By Larry Steckel, Extension Weed Specialist
A topic of conversation lately has been dicamba injury on soybeans. There are four ways dicamba can move off target and injure soybean: sprayer contamination, temperature inversion, spray drift and volatility.
The most infrequent way for dicamba to move off target is a temperature inversion. This is typically more often associated with aerial application. This is a unique environmental condition where a layer of cold air is sandwiched between two layers of warm air. The spray solution, particularly the smaller droplets, hang above the cold layer and take a long time to reach the earth and thus travel a great distance (possibly miles). As a result, they can end up coming down on the wrong field.
At the other end of the spectrum, sprayer contamination has been the most common way that dicamba has injured soybean. Typically, a thorough cleaning of the tank followed by running a solution of household ammonia and water through the system, then allowing it to sit for a few hours, has been sufficient in removing dicamba from hoses and fittings.

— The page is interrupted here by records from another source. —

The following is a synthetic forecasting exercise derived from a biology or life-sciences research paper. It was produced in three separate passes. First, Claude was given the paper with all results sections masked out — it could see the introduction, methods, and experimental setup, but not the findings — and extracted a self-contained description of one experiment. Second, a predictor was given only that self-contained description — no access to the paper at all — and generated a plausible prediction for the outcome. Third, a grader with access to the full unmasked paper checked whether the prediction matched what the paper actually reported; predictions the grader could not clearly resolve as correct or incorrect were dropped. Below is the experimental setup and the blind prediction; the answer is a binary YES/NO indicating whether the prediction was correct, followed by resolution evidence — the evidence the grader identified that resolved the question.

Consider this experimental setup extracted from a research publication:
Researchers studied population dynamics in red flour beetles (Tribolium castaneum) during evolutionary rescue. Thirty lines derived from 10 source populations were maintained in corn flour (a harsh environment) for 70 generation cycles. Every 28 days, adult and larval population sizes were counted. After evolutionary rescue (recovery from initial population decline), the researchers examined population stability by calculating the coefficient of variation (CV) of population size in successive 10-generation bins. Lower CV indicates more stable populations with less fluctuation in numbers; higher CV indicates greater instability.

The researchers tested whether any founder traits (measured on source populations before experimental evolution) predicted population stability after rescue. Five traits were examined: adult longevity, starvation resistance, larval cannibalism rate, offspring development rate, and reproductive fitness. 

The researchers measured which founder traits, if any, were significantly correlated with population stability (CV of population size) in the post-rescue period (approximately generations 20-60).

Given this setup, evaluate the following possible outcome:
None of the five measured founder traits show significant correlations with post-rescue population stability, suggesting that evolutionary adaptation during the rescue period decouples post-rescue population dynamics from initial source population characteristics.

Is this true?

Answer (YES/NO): YES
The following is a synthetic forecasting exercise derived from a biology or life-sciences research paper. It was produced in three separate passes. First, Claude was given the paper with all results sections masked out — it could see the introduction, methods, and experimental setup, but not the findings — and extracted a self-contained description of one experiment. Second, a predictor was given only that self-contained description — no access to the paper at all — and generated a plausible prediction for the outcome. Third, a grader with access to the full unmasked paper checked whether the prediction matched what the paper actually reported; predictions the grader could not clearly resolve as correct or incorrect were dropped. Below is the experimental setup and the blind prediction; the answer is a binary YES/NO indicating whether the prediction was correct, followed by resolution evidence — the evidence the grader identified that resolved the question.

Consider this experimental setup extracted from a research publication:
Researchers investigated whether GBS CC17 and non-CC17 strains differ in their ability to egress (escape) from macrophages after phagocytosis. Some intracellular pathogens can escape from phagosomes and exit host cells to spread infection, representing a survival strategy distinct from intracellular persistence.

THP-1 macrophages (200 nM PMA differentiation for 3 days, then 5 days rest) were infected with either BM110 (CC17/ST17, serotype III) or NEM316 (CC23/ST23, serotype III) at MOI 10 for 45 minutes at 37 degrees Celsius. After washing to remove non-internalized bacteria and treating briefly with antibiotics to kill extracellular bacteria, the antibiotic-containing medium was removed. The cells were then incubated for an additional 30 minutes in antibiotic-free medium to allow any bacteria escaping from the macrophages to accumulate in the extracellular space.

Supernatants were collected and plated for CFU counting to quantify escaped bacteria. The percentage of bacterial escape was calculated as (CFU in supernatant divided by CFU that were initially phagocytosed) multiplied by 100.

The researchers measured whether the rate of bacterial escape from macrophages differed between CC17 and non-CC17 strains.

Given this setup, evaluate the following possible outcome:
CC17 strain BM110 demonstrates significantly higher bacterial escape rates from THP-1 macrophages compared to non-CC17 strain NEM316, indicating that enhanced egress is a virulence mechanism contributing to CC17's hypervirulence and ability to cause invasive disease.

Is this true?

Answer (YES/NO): NO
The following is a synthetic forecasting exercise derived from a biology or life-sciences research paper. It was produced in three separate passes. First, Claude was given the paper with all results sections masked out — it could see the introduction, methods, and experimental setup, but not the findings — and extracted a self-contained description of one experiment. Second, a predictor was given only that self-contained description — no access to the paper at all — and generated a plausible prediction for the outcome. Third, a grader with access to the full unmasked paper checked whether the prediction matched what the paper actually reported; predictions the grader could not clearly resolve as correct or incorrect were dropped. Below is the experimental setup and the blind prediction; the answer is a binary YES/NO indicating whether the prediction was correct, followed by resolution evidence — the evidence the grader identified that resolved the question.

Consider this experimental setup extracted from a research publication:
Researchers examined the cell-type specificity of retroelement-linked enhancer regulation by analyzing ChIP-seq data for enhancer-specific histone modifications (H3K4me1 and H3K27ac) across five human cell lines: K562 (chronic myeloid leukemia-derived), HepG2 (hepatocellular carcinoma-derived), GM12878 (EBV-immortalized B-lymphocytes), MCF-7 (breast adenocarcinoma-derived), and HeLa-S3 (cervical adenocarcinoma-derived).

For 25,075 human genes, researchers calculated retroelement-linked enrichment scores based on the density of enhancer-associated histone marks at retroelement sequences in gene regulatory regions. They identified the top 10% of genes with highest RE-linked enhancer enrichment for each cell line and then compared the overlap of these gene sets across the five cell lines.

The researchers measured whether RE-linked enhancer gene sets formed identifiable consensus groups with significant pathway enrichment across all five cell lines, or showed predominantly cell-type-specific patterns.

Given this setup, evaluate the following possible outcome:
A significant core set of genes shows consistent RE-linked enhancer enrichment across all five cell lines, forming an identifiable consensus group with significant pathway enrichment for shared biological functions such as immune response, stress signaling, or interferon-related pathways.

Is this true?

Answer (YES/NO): NO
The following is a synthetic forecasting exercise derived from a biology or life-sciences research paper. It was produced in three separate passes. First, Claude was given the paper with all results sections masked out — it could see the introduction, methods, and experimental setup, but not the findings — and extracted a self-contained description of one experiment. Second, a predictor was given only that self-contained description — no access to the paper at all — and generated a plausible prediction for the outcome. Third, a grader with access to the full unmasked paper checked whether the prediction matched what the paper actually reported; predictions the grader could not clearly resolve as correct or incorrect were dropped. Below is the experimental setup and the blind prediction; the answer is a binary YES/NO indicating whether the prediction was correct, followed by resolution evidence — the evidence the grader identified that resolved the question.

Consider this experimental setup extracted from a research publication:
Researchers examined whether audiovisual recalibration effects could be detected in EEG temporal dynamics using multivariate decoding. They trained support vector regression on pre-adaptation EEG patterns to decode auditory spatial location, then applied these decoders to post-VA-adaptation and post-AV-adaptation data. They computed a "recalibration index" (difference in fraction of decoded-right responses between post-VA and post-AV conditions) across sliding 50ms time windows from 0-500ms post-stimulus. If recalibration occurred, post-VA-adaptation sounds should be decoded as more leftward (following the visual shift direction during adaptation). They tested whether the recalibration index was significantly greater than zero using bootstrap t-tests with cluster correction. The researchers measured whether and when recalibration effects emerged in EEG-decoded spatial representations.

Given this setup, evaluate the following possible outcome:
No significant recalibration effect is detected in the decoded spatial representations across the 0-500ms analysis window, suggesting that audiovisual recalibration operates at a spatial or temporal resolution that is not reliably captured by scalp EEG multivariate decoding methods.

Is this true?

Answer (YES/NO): NO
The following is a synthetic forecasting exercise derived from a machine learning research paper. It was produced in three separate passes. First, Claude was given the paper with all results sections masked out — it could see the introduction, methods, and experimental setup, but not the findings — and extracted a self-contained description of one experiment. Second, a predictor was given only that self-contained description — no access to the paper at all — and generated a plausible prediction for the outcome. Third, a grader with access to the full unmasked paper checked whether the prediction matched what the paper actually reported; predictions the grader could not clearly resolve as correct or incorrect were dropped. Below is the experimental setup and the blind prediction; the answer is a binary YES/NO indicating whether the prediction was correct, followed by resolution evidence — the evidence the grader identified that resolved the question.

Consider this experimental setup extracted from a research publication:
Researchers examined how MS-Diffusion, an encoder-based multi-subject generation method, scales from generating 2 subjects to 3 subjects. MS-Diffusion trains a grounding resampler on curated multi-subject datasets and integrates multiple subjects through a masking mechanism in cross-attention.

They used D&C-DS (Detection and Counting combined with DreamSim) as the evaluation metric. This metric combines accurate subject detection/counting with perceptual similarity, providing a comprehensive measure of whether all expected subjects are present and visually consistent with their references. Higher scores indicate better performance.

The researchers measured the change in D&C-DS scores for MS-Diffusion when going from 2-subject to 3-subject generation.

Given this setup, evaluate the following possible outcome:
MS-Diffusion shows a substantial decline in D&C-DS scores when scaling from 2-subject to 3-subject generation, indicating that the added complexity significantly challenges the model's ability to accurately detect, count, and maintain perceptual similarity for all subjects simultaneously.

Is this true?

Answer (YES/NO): YES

Physical drift is the second most common way dicamba can move from the target field to other areas. Good old common sense is the main cure for this problem. If the wind is getting up and blowing toward a sensitive area, stop.
Finally, herbicide volatility is a way some herbicides can move off the intended target area. Dicamba is a great example here, as in the Banvel formulation it is one of the most volatile herbicides on the market. The Clarity formulation is better but still can be quite volatile compared to most other herbicides.
What happens when herbicide moves via volatility? In these cases, after a herbicide application is made and under certain environmental conditions, it is possible for that herbicide to turn into a gaseous state and move into the air. Dicamba formulated as Banvel or Clarity can have this happen for up to 24 hours after application. This is typically only an issue with warm air temperatures.
Clarity and Banvel are designed and indeed labeled to be applied in March and April for burndown or to small corn. The air temperatures during that time of the year are almost never warm enough to be conducive for volatility. They are not designed for use in June and July in Tennessee as 80-90 F temperatures greatly increase the probability that these herbicides will move off the target and with a small breeze move on to a sensitive crop.
So what about yield loss from dicamba movement onto soybean? There is no hard and fast rule on yield loss in these cases. In general, soybeans in the vegetative stages have more time to recover and often will see little yield loss if good growing conditions occur the remainder of the season. Soybeans in the reproductive stages have a higher likelihood of seeing significant yield loss.
However, there are many factors that go into the ultimate yield loss at the end of the year. Factors such as soybean maturity, where group 3 soybeans have less time to recover than a late group 4 variety; soybean stand where soybeans with thicker final stands can handle more dicamba injury than a thin stand; and most importantly, the growing season where soybeans with dicamba injury will not recover as well if they go through a prolonged hot and dry spell.
Quite frankly, the best way to determine yield loss is with a weigh wagon or yield monitor at the end of the year if some areas of the same field are not affected by dicamba injury.